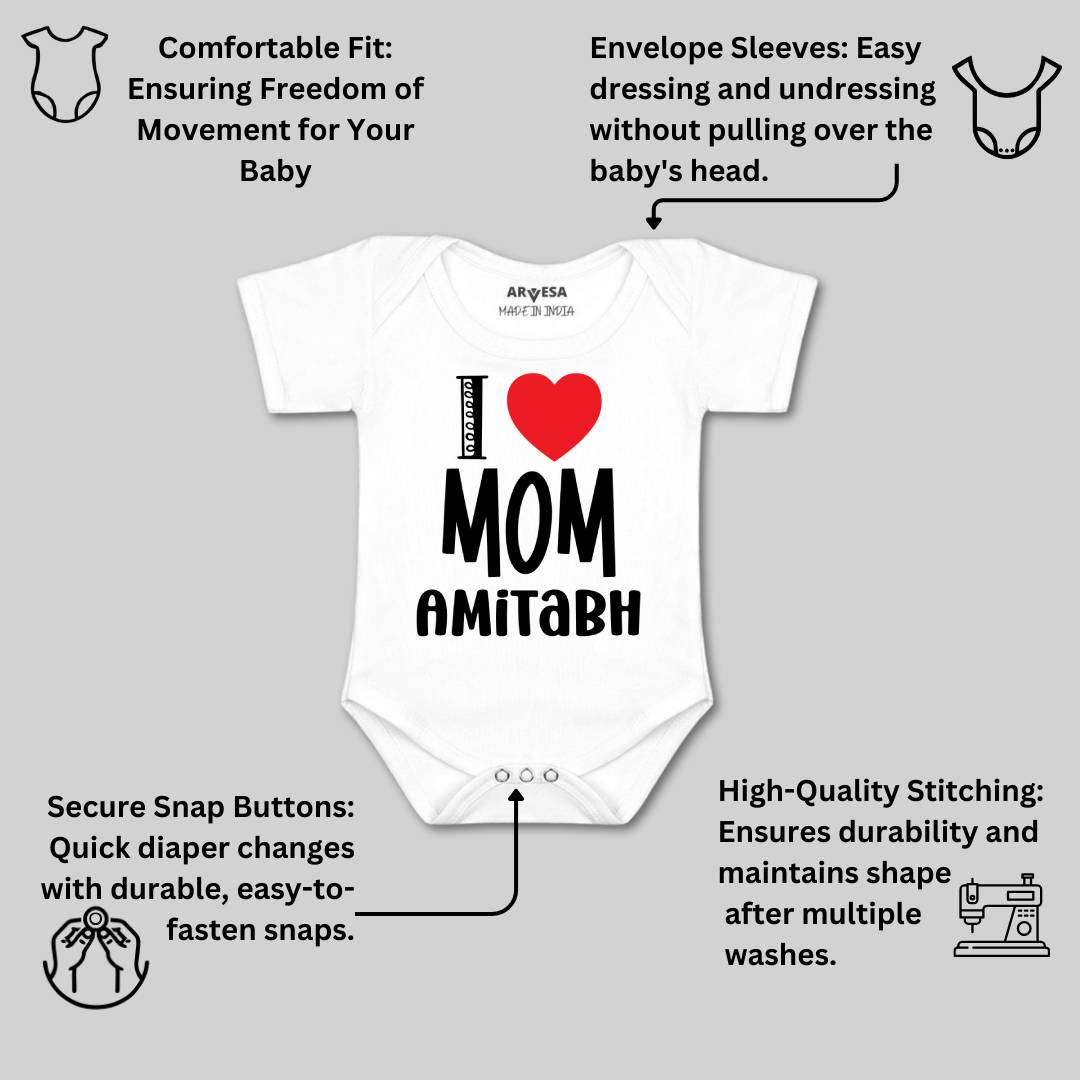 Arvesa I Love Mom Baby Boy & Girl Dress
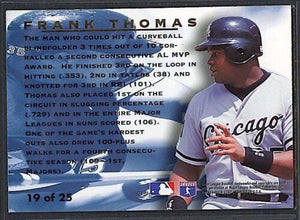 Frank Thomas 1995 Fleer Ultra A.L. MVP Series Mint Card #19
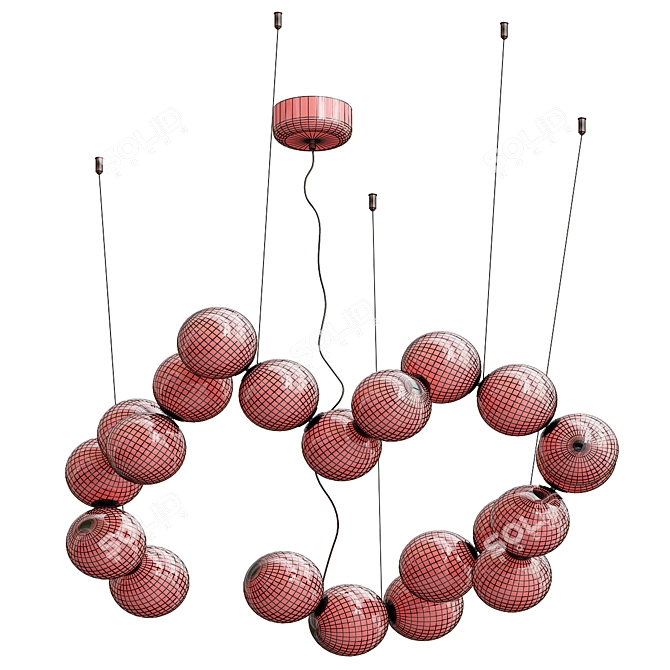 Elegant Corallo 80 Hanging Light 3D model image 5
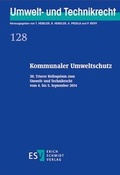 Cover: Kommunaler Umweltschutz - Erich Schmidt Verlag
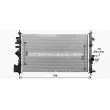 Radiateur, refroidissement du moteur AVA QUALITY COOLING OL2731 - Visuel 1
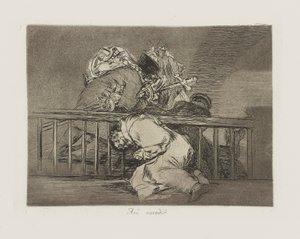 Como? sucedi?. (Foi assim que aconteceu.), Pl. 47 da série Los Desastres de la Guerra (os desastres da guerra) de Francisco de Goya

- - - -

- JOB:
Rewrite every line of the data above without the pictures, substituting "Pendant Lamp" for "Hanging Light" and changing nothing else.

- RESPONSE:
 Arvesa I Love Mom Baby Boy & Girl Dress
 Frank Thomas 1995 Fleer Ultra A.L. MVP Series Mint Card #19
 Elegant Corallo 80 Pendant Lamp 3D model image 5
 Cover: Kommunaler Umweltschutz - Erich Schmidt Verlag
 Radiateur, refroidissement du moteur AVA QUALITY COOLING OL2731 - Visuel 1
 Como? sucedi?. (Foi assim que aconteceu.), Pl. 47 da série Los Desastres de la Guerra (os desastres da guerra) de Francisco de Goya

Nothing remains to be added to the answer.